Nuestra capacidad de ilusionarnos y entusiasmarnos está bajo mínimos, pero la ciudadanía merece más respeto. Hemos sido también las heroínas y los héroes en esta pandemia. Hemos obedecido y cumplido todas las normas, el miedo y la angustia nos ha detenido, pero, también, la solidaridad y la generosidad como personas. Hemos cuidado de propios y extraños. Sabemos del dolor de las enfermedades. Y sabemos también del sufrimiento de los más vulnerables, de la población cada vez más pobre frente a otra población cada vez más rica. Con la desescalada somos espectadores y víctimas de diversas revueltas. Ahora, el racismo, xenofobia, homofobia y machismo están tomando la calle en demasiados países. Y, jodidamente, siguen jugando a señalar a los malos y enfatizar quienes son los buenos, a limpiar la raza, ideología y religión, a esa dualidad que Trump ya está practicando, como Abascal y Casado. Para ellos siempre hay malos, ahora son los chinos, como lo fueron los homosexuales ante otro virus, como lo han sido las mujeres tantas y tantas veces. Siguen encendiendo hogueras para depurar y quemar a los culpables. Ahora es el 8M, y deberían señalar también los partidos de fútbol, los toros, el transporte público, los gimnasios, las celebraciones religiosas… Pero, no, es el 8M. Hay que estigmatizar y quemar en la hoguera a las mujeres, a las izquierdas. Estamos marcadas a hierro candente desde hace generaciones.
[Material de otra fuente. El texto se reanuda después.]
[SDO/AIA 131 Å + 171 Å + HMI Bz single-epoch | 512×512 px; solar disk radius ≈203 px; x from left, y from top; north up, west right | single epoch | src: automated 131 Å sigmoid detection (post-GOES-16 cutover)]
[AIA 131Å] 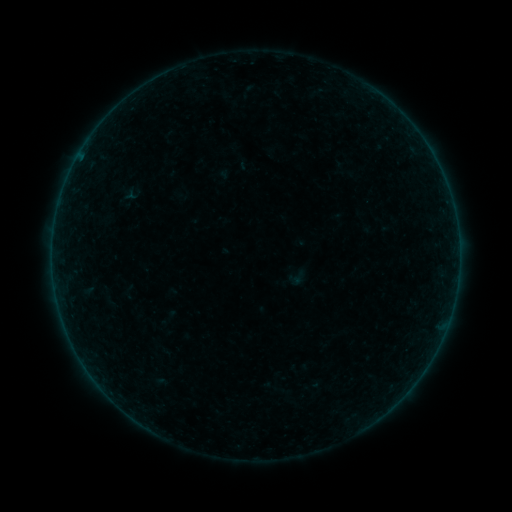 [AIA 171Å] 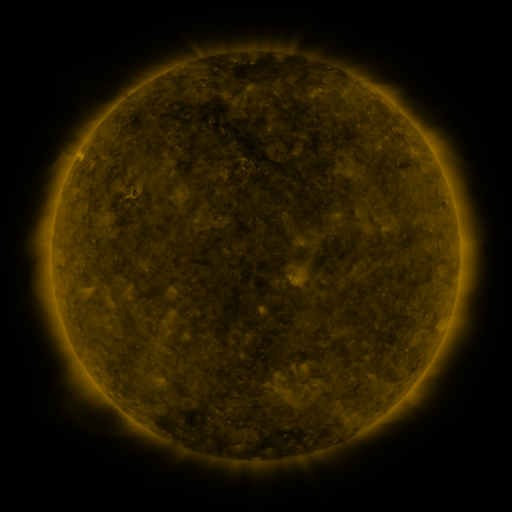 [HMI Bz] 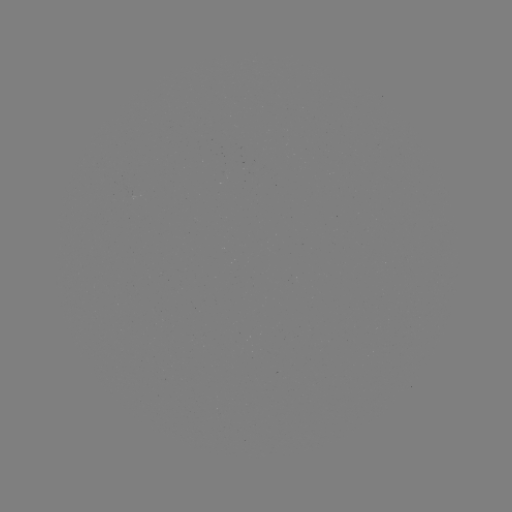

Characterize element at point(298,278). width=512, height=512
sigmoid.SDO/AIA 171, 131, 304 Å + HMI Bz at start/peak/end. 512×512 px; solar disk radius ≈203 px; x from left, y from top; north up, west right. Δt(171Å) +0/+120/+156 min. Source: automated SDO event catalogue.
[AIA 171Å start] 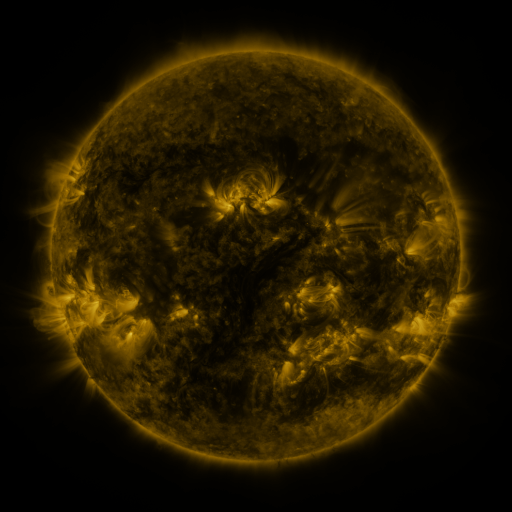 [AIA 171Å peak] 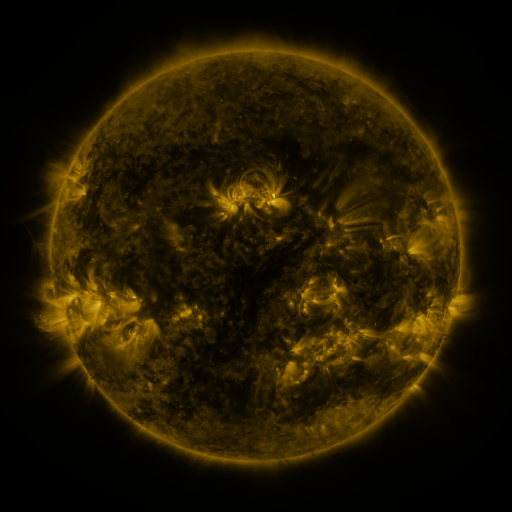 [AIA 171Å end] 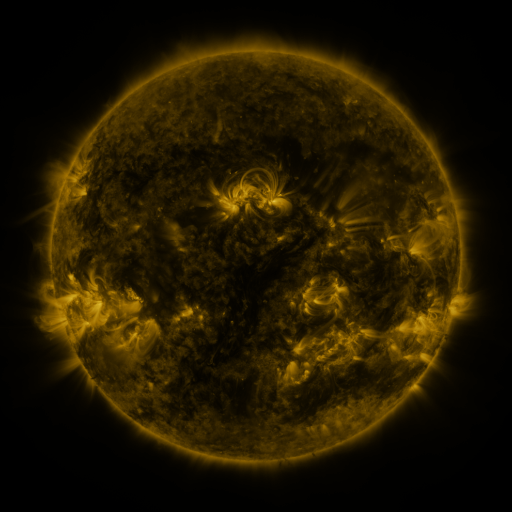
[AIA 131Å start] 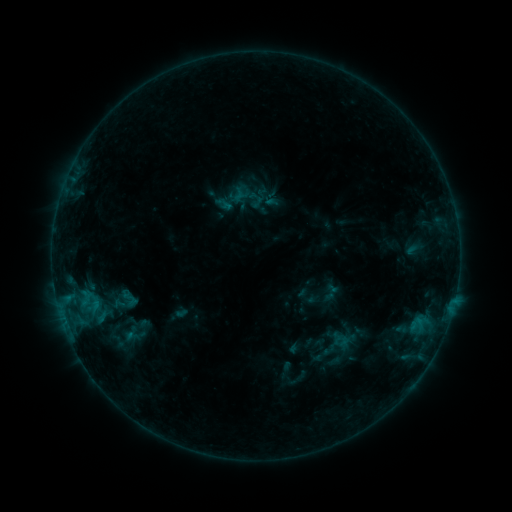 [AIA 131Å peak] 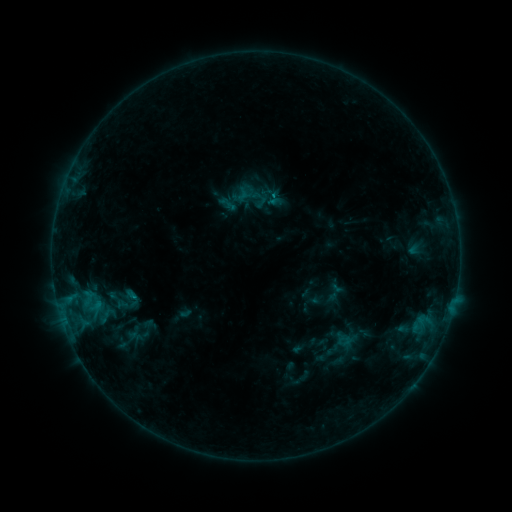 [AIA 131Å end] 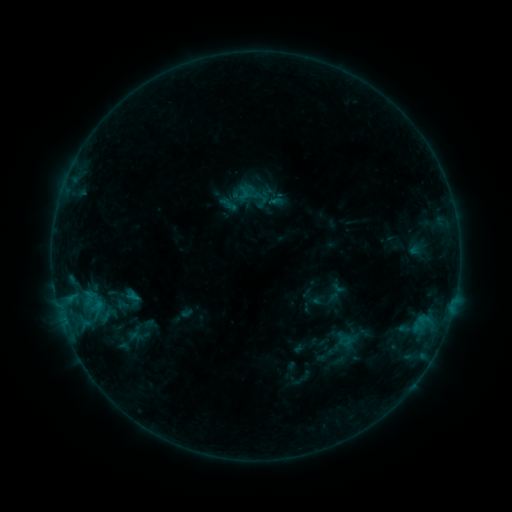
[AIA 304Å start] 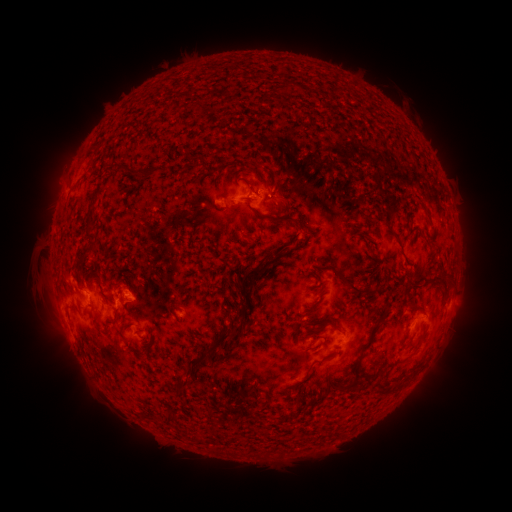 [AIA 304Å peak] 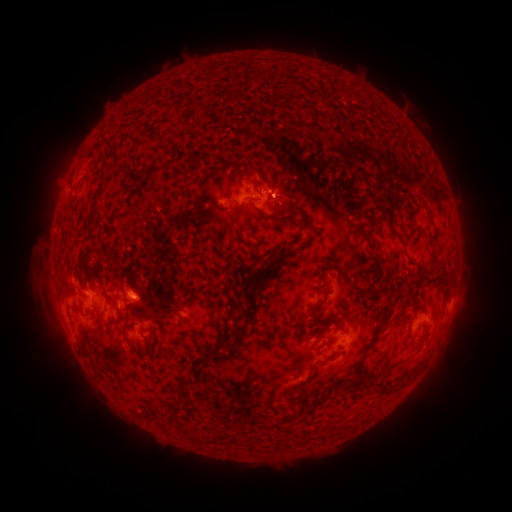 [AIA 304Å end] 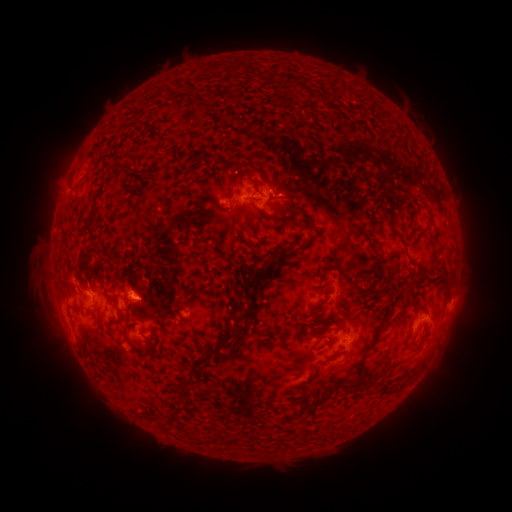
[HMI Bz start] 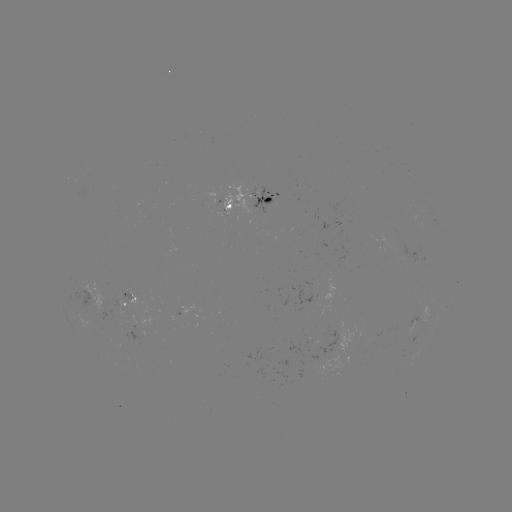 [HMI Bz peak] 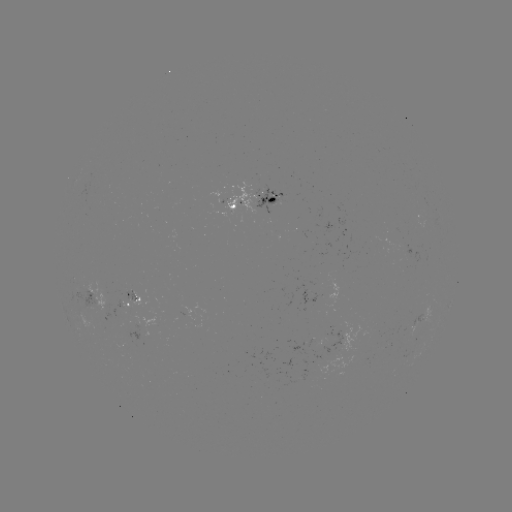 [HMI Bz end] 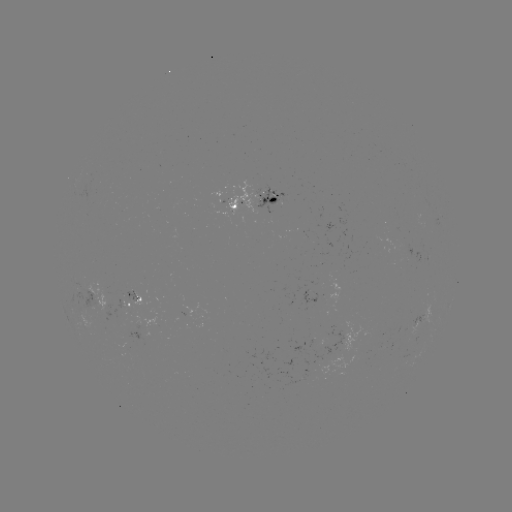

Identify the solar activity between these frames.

Leía estos días unas declaraciones del destacado escritor sirio Yassin al-Haj Saleh, gracias a mi estimado amigo M.G., en las que explicaba que el Covid-19 no es la causa de la crisis, sino el elemento que la ha puesto de manifiesto. El mundo se ha mostrado incapaz de bregar con esta crisis sanitaria Los problemas relacionados con el clima y el racismo son mucho más peligrosos y los dos nacen de la estructura econòmico-política mundial de los países más ricos, que se nos aparecen hoy como los más conservadores y reticentes al cambio, aunque esto implique más riesgos para la humanidad y la vida.